If Labour is elected, it has been accused of having intentions to employ satellites to spy on the size of homes with larger gardens to increase council taxation on those homes.
Sir Keir Starmer’s party has dismissed the claims as ‘fantasy’, but Housing Secretary Michael Gove is standing firm that Labour will ‘hammer’ families if the party wins the General Election.
Mr Gove recently accused Labour of ‘using Big Brother tactics’ after it emerged that the Labour-run Welsh Government was using satellites to spy on homeowners living in properties with large gardens or that have undergone renovations and extensions.
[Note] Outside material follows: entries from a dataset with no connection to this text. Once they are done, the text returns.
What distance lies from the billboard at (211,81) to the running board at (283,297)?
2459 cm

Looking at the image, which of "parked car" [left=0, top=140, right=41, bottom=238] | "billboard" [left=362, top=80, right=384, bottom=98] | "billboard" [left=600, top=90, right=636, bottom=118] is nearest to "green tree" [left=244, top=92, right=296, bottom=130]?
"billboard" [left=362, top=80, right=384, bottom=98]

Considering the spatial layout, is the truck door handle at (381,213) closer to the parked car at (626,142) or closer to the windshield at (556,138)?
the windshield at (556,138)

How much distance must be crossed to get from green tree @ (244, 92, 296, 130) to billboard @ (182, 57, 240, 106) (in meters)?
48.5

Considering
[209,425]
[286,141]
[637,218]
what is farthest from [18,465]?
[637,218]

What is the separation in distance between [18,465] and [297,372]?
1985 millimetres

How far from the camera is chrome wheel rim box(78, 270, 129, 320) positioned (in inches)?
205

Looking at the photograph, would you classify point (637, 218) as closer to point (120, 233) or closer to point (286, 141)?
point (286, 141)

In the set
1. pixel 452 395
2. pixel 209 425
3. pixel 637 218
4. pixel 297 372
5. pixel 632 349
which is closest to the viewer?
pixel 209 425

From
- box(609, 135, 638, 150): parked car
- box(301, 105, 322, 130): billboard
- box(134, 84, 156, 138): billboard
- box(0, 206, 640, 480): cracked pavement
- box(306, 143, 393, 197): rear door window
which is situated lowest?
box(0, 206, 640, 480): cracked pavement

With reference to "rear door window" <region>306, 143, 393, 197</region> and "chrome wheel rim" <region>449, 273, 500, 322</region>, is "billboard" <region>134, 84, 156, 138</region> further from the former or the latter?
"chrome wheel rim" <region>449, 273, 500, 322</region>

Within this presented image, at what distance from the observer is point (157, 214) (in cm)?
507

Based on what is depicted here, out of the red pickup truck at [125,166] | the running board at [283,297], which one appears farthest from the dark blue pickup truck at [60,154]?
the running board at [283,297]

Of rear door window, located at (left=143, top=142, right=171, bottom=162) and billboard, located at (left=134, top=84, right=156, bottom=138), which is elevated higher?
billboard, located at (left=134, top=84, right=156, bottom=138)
As well as aerial and street view photography, data from planning applications, information about energy efficiency, statistics on school performance and crime rates are also being assessed as part of an overhaul of council tax bands being drawn up by the Senedd.
This implies that households may pay more in council taxes if they reside in larger, better-insulated homes, in neighbourhoods with excellent schools, or places with lower crime rates.
Although Sir Keir Starmer has insisted that a Labour government will not raise taxes, he has also described the Welsh Government as a ‘blueprint’ for ‘what Labour can do across the UK’.
Mr Gove said he believes Labour is looking with interest at the Welsh initiative, which has been postponed until 2028, to ‘road test’ a similar system in England.
The financial impact of moving a property up even one band can be significant for homeowners.
Bumping a Band D home in England, for example, which currently pays £2,171 a year council tax, into the next Band E would amount to nearly £500 more a year.
He said: ‘Straight from the same old Labour playbook, these Big Brother tactics will punish families with higher bills simply for having good schools or lower crime.’
In May, it was reported in the Sunday Telegraph that the Valuation Office, an agency of HMRC, has been commissioned to build an ‘automated valuation model’ to update the value of the 1.5 million homes in Wales.
The Welsh Government say higher council tax bands are needed to address ‘property wealth’ and ‘rebalance’ the current system.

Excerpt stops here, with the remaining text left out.